广义多体系统动力学的速度变换矩阵综合法

THE VELOCITY TRANSFORM MATRIX SYNTHESIS METHOD IN DYNAMICS OF GENERALIZED MULTIBODY SYSTEMS

  • 摘要: 文中提出了广义多体系统和速度变换矩阵的概念,提出了一种新的加速度变换关系,以带不定乘子的拉格朗日方程为基础推导得到了求解复杂系统动力学问题的一种新方法,即广义多体系统的速度变换矩阵综合法。利用该方法,可根据无耦合广义体的动力学参数和系统的速度变换矩阵直接获得广义多体系统的动力学方程,其中不含拉格朗日不定乘子和约束反力,且方程中逆矩阵求解的维数等于系统的自由度数,因而有利于提高计算效率。该方法主要面向计算机实现程式化的算法,系统的动力方程可以由计算机自动完成运算,从而避免了繁琐的解析推导工作。

     

    Abstract: The concepts of generalized multibody systems and velocity transform matrix and a new form of acceleration transform are presented in the paper. Based on the Lagrange multiplier method, a new method for dynamic analysis of complicated systems is developed, that is, the velocity transform matrix synthesis method for generalized multibody systems.
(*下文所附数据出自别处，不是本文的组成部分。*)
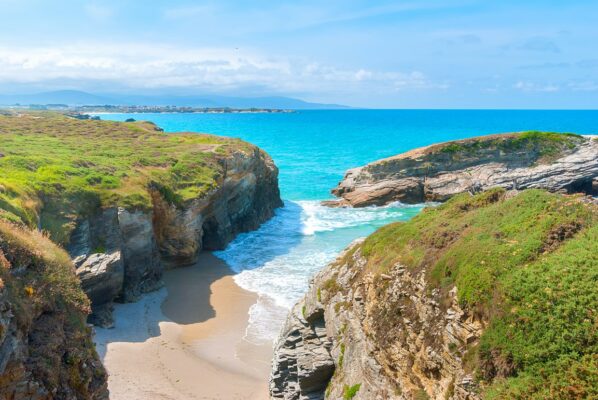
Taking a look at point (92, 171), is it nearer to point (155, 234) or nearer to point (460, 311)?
point (155, 234)

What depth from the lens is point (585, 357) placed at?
9.04m

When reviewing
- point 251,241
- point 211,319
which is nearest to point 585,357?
point 211,319

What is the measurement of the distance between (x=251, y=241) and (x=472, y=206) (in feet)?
87.4

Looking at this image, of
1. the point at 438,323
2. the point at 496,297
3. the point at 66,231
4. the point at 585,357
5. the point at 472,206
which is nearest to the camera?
the point at 585,357

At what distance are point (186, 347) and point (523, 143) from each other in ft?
164

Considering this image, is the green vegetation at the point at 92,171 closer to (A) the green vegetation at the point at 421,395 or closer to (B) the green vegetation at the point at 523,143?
(A) the green vegetation at the point at 421,395

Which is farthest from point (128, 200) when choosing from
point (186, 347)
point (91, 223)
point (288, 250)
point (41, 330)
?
point (41, 330)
The resulting dynamic equations do not include the Lagrange multipliers and constraint forces. With the aid of the dynamic matrixes of each uncoupled generalized body and the velocity transform matrix for a generalized multibody system, the dynamic equations of the coupled system are obtained by matrix operations. The method is computer-oriented and easy to be coded. An example is provided to illustrate the proposed method.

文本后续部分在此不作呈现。